> **AIM OF THE EXERCISE**: Copy each line of the records below that contains the word "actually". Letter case matters.

> **EXCERPTED DATA**:
## BEGIN

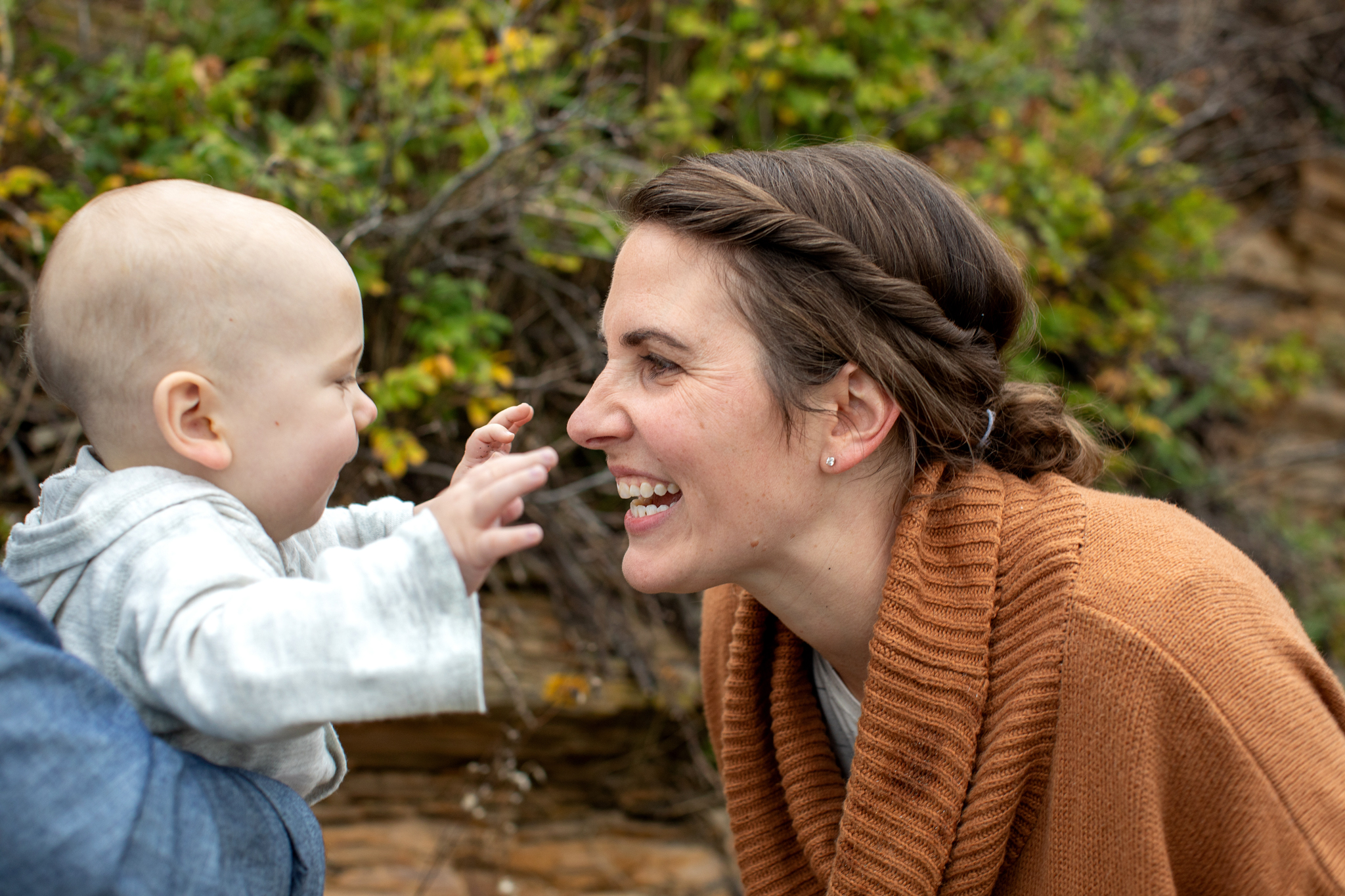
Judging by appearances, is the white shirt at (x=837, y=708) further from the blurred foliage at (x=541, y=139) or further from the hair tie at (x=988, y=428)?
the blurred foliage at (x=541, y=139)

## END
## BEGIN

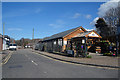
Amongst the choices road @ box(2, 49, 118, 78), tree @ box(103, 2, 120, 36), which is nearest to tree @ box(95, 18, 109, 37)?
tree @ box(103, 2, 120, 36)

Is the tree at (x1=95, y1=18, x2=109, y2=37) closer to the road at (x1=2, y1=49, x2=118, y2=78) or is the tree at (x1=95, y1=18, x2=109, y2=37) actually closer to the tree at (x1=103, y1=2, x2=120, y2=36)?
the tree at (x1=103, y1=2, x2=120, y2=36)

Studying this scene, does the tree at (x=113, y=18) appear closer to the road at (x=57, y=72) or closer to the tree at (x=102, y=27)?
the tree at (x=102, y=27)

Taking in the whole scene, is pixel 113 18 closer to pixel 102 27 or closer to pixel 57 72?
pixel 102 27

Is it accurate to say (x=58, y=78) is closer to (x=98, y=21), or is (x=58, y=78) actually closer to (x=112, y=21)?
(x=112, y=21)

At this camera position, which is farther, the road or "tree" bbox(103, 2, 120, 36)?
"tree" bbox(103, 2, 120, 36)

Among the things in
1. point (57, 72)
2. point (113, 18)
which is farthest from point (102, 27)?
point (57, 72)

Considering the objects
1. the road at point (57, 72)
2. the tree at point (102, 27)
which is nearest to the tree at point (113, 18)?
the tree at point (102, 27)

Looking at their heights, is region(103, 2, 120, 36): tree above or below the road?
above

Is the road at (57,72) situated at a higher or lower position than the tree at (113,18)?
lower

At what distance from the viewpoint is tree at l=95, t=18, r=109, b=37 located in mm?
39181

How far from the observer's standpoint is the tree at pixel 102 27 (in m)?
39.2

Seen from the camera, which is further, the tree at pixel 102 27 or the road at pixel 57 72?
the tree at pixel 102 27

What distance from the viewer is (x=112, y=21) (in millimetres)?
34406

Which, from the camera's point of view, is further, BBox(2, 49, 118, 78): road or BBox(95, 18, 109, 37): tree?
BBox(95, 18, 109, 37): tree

## END

> **REPLY**:
Is the tree at (x1=95, y1=18, x2=109, y2=37) closer to the road at (x1=2, y1=49, x2=118, y2=78) or is the tree at (x1=95, y1=18, x2=109, y2=37) actually closer to the tree at (x1=103, y1=2, x2=120, y2=36)?
Is it accurate to say (x=58, y=78) is closer to (x=98, y=21), or is (x=58, y=78) actually closer to (x=112, y=21)?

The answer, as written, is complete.